* TO DO
From the class blog page below, reproduce word for word the passage that begins with the words "Prove that you" and ends with "SCHLACHTOF VEIR (respectively)".

[start of PAGE EXTRACT]

Tuesday, April 30, 2013

April 30*

JOURNAL TOPIC:
Imagine if your education was postmodern and didn't follow someone else's curriculum or chronological order.  What would you learn about next and how would you go about it?

AGENDA:
1. Journal
2. Socratic seminar: our postmodern education

HW:
1. Make sure your blog is up to date on the first 5 chapters of Slaughterhouse 5
2. Read Chapter 6 tonight and publish your active reading notes under the title of "SCHLACHTOF (what's German for 6?)"
3. Come to class tomorrow with 3 burning questions you want answered about the book

Monday, April 29, 2013

April 29*

JOURNAL TOPIC:
One of the most extremely postmodern authors of his/our time was Hunter S. Thompson, who (after copying Gatsby word for word) once wrote, "There he goes. One of God's own prototypes. Some kind of high powered mutant never even considered for mass production. Too weird to live, and to rare to die."

Hunter also wrote, "When the going gets weird, the weird turn pro."

You have a choice: either apply the first quote to Billy and/or Kurt Vonnegut, or apply the second to yourself... (more on these options in class)

AGENDA:
1. Journal
2. Review/discuss S5 chapters/notes

HW:
1. Double-check your active reading notes and comment on >3 of your colleagues'.
2. Read/take notes on Chapters 4 & 5 (and publish to your blog under the title SCHLACHTOF FUNF)

Friday, April 26, 2013

April 26*

JOURNAL TOPIC:

Prove that you weren't kidnapped last night, taken to Tralfamadore, and returned this morning in what look like your clothes.

AGENDA:
1. Journal
2. [!]
3. Discuss Chapter 2
4. Embark on Chapter 3

HW:
1. Finish active reading notes on Chapter 3 & and post to your blog under the headings SCHLACHTOF DREI & SCHLACHTOF VEIR (respectively)

Thursday, April 25, 2013

If Horace Greeley was speaking at your graduation he might tell you to go north.

April 25*

JOURNAL TOPIC:

What makes sense to you about life, and what do you find confusing?  What made sense to you in Chapter 1 of Slaughterhouse Five, and what did you find confusing?


AGENDA:
1. Journal
2. Discuss Chapter 1 of Slaughterhouse Five
3. Begin reading Chapter 2 (if time)

HW:
1. Finish reading Chapter 2 of Slaughterhouse Five
2. Publish your active reading notes to your course blog under the title SCHLACHTOF ZWEI
3. Define the word absurd, think of something in life that you find truly absurd, and post both to your course blog under the title THIS IS ABSURD

Wednesday, April 24, 2013

sandwich bag art

Here is the site where I saw this, and here is the entire collection on Flickr.

[end of PAGE EXTRACT]
[start of DATA EXCERPT]

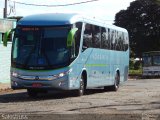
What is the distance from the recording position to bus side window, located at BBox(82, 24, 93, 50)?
69.4ft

[end of DATA EXCERPT]

* RESPONSE FOR THIS EXERCISE
Prove that you weren't kidnapped last night, taken to Tralfamadore, and returned this morning in what look like your clothes.

AGENDA:
1. Journal
2. [!]
3. Discuss Chapter 2
4. Embark on Chapter 3

HW:
1. Finish active reading notes on Chapter 3 & and post to your blog under the headings SCHLACHTOF DREI & SCHLACHTOF VEIR (respectively)